La crisi del turismo in Italia è un dato di fatto. Ne approfittano gli investitori stranieri

Di Barbara Molisano 3 minuti di lettura
Turismo Italia

Tra i molti settori penalizzati dall’improvvisa esplosione della pandemia con le sue conseguenze, il turismo, come previsto in un paese come l’Italia, è senza dubbio uno di quelli che hanno pagato il prezzo più alto.

Le restrizioni sui voli verso il nostro Paese e le raccomandazioni per limitare i viaggi verso l’Italia stanno causando danni devastanti in un settore chiave e una catena di approvvigionamento per la nostra economia già in difficoltà.

Sono tantissime le testimonianze che danno l’idea di un realtà sempre più complicata, dove i turisti stranieri sembrano voler approfittare della situazione.

Pochi hotel che, nonostante la fine delle restrizioni, sono riusciti a tornare alla normalità, soprattutto da quando il duro nucleo di turisti americani, giapponesi, cinesi ed europei ha smesso di viaggiare. Soprattutto, è difficile prevedere ora cosa accadrà nei prossimi mesi con l’incertezza della persistente seconda ondata.

La verità è che i grandi gruppi di investimento internazionali che, dopo la crisi, hanno mosso i primi passi per trarre vantaggio dalla debolezza economica di molti albergatori e confiscare alcune proprietà il cui valore inevitabilmente è diminuito, ne giovano sicuramente.

I numeri catastrofici

Finora, i numeri sono spietati e la lunga ondata di crisi deve essere temuta. 29 milioni di presenze a Roma nel 2019, secondo i dati dell’Istat che, nella relazione di fine anno, indicavano nel 69% il numero di stranieri.

“La situazione ora è drammatica – sottolinea Giuseppe Roscioli, direttore di Federalberghi – In questo momento solo il 25% degli hotel è stato riaperto perché i costi sono troppo elevati e senza clienti non è possibile sostenere spese amministrative e di personale”. Temiamo che in futuro a questo ritmo, in meno di un anno, il 40% delle aziende non esista più: uno scenario di shock, ovviamente il più catastrofico che potrebbe peggiorare, soprattutto se con l’autunno / In inverno il virus aumentasse le sue prove costringendo a reintrodurre misure e limitazioni restrittive.

L’Agenzia nazionale del turismo stima un calo del 55% con una perdita di 23 miliardi.

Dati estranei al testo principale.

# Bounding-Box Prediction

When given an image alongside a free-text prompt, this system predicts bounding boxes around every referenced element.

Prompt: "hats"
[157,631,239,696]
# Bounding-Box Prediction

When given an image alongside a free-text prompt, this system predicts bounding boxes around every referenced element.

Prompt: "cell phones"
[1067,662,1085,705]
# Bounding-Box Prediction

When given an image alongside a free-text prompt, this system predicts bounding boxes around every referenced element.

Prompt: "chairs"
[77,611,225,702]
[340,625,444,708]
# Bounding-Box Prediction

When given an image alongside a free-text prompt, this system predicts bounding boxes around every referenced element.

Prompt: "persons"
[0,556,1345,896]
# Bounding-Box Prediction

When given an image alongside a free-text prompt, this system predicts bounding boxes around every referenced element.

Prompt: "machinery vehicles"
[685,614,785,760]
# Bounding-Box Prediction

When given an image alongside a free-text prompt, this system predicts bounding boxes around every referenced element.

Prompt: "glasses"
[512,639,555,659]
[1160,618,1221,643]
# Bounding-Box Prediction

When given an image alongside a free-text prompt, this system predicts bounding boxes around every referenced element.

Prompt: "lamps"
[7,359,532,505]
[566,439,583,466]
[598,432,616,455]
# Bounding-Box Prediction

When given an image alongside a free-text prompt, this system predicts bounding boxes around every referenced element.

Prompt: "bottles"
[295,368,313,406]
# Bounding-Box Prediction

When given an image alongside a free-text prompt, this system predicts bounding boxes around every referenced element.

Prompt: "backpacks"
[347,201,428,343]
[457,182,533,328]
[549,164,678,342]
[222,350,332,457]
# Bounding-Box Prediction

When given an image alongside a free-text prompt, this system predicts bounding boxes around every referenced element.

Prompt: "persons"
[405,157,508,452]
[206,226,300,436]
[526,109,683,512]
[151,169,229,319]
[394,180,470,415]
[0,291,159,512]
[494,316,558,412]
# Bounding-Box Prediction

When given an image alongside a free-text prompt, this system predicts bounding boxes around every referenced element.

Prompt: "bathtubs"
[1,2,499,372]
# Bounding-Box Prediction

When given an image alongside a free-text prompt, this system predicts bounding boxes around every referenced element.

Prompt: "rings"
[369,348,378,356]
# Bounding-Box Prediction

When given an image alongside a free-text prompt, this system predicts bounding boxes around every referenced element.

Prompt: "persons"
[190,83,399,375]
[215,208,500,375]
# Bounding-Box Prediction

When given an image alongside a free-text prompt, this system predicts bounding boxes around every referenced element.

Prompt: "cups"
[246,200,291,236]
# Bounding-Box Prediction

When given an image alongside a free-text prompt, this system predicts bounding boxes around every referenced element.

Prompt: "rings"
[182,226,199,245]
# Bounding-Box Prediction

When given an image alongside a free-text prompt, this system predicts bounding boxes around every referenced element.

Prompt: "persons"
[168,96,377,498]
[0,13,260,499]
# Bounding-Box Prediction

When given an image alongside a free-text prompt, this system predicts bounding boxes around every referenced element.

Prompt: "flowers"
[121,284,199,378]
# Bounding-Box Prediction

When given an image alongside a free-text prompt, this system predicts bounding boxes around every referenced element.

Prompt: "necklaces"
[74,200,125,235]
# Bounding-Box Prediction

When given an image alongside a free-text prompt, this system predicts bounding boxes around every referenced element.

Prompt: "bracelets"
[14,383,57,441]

A pagare il conto più salato sono Venezia e Firenze. Nelle ultime settimane, le prenotazioni sono pervenute principalmente dai paesi europei più vicini.

“Su richiesta della Cina e degli Stati Uniti, non c’è nemmeno ombra e molti hotel di lusso, soprattutto nelle città d’arte e degli affari, hanno deciso di non riaprire perché ciò non è pratico”, spiega Bernabò Bocca, presidente di Federalberghi, senza calcolare che “i voli stranieri acquistati per raggiungere l’Italia fino al 19 luglio sono diminuiti del 91,4%”.